* CONSIGNE 1 *
Dites si chacune des affirmations suivantes concorde avec le texte sur les hôpitaux ouverts en Syrie, en répondant par oui ou par non et en citant mot pour mot les mots décisifs : (a) Angi a été blessée par un tir de mortier le 20 mars ; (b) les trois hôpitaux soutenus par l’Avsi se trouvent tous à Damas ; (c) Eid Hanna Hanani a quitté la Syrie pour le Liban.
* CONSIGNE 2 *
Recopiez le passage du texte sur les hôpitaux ouverts en Syrie compris entre « L’un des projets » et « remplacées. Et lavées. », bornes incluses.

* TEXTE FOURNI *
L’un des projets les plus importants est celui des « Hôpitaux ouverts » en Syrie. Les hôpitaux, en temps de guerre, offrent un service fondamental, une combinaison mystérieuse de lumière et de boue. La boue qui a été laissée sur le plancher des urgences par les chaussures usées ou par les pieds nus et noircis de ceux qui rentrent pour demander de l’aide. La lumière, elle, passe par des fenêtres propres : elles ont été brisées plusieurs fois par les bombes, mais elles ont toujours été remplacées. Et lavées.

Un des hôpitaux de Damas soutenu par la campagne des Stands de l’Avsi (photo d’Aldo Gianfrate)

Angi, 20 ans, le sait bien, elle qui fixe ces fenêtres chaque jours depuis des mois. Elle est en convalescence dans une clinique de Damas – l’un des trois hôpitaux ouverts soutenus par la fondation Avsi en Syrie (deux sont dans la capitale syrienne et l’autre est à Alep) – après qu’un tir de mortier lui a cassé la jambe gauche le 20 mars dernier, dans la zone de Keshkul. Après les premiers secours, elle a été amputée sous le genou et apprend maintenant à remarcher. Elle ne parle pas beaucoup, mais son regard s’illumine lorsqu’elle raconte qu’elle a repris ses études à l’université – « génie mécanique à la capitale », explique-t-elle orgueilleuse – et elle est reconnaissante envers le projet de l’Avsi qui a couvert tous les frais de l’opération, du tuteur et de rééducation. Sa famille (ses parents et ses deux jeunes frères) n’a pas beaucoup de moyens, et seul Basam, le père, travaille : il gagne l’équivalent de 80 euros par mois. Trop peu pour pouvoir survenir à tous les besoins de la maison.

Ce n’est pas très différent de ce que vit Eid Hanna Hanani, né en 1955, veuf avec cinq enfants. Trois d’entre eux sont à la maison avec lui et ne travaillent pas. L’un est chauffeur de taxi et l’autre est expatrié au Liban pour tenter un meilleur sort. Eid, en revanche, est resté. Il continue à travailler dans le commerce de légumes, mais son salaire atteint à peine 4 dollars par jour. Il a du mal à raconter son histoire, non pas à cause de l’émotion, mais parce que depuis son cancer à la gorge découvert dix ans plus tôt, il doit utiliser un appareil branché sur ses cordes vocales pour parler. Il a été hospitalisé pour une tumeur à la vessie qui continue à se développer : « sans l’aide que j’ai reçue, je n’aurais jamais pu me soigner, je ne serais plus là. Ma fille Reham a également été incluse dans le projet de l’Avsi et on lui a enlevé des nodules sur le sein. »

* DONNÉES *

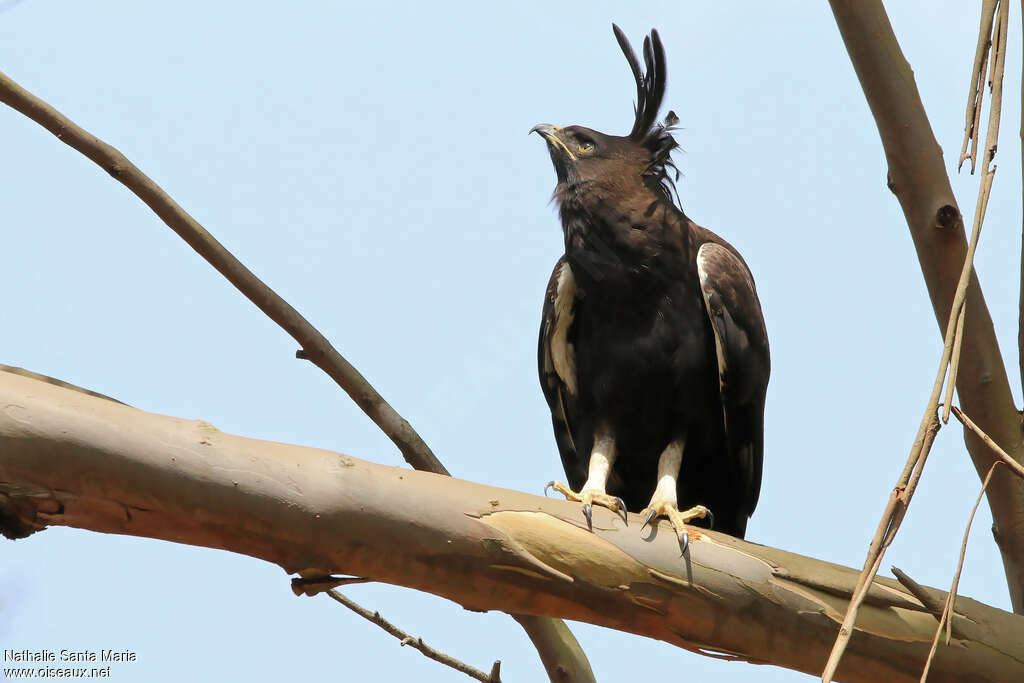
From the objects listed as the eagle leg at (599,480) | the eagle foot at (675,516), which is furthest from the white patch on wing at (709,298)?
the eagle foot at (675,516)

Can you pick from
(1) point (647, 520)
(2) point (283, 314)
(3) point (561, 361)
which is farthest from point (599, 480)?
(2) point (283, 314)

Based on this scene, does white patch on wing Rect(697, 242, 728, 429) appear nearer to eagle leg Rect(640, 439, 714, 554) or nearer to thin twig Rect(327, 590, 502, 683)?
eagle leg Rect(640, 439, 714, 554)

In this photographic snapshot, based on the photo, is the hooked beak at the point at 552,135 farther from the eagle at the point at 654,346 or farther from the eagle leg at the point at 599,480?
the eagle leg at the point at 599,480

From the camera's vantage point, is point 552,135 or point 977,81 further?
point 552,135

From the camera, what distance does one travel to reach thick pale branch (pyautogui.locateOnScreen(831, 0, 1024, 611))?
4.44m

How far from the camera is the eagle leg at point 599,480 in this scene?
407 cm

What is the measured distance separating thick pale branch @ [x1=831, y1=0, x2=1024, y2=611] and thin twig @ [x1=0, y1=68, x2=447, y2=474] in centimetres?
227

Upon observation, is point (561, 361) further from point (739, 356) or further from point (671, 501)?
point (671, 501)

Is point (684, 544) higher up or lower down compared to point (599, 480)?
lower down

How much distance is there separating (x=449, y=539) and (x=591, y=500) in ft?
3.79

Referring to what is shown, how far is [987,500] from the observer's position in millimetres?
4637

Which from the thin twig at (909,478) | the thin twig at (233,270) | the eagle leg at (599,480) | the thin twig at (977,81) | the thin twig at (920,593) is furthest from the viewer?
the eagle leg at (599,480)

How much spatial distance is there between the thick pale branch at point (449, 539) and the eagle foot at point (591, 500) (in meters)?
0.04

* RÉPONSE 1 *
(a) Oui : « après qu’un tir de mortier lui a cassé la jambe gauche le 20 mars dernier ».
(b) Non : « deux sont dans la capitale syrienne et l’autre est à Alep ».
(c) Non : « Eid, en revanche, est resté. »

* RÉPONSE 2 *
L’un des projets les plus importants est celui des « Hôpitaux ouverts » en Syrie. Les hôpitaux, en temps de guerre, offrent un service fondamental, une combinaison mystérieuse de lumière et de boue. La boue qui a été laissée sur le plancher des urgences par les chaussures usées ou par les pieds nus et noircis de ceux qui rentrent pour demander de l’aide. La lumière, elle, passe par des fenêtres propres : elles ont été brisées plusieurs fois par les bombes, mais elles ont toujours été remplacées. Et lavées.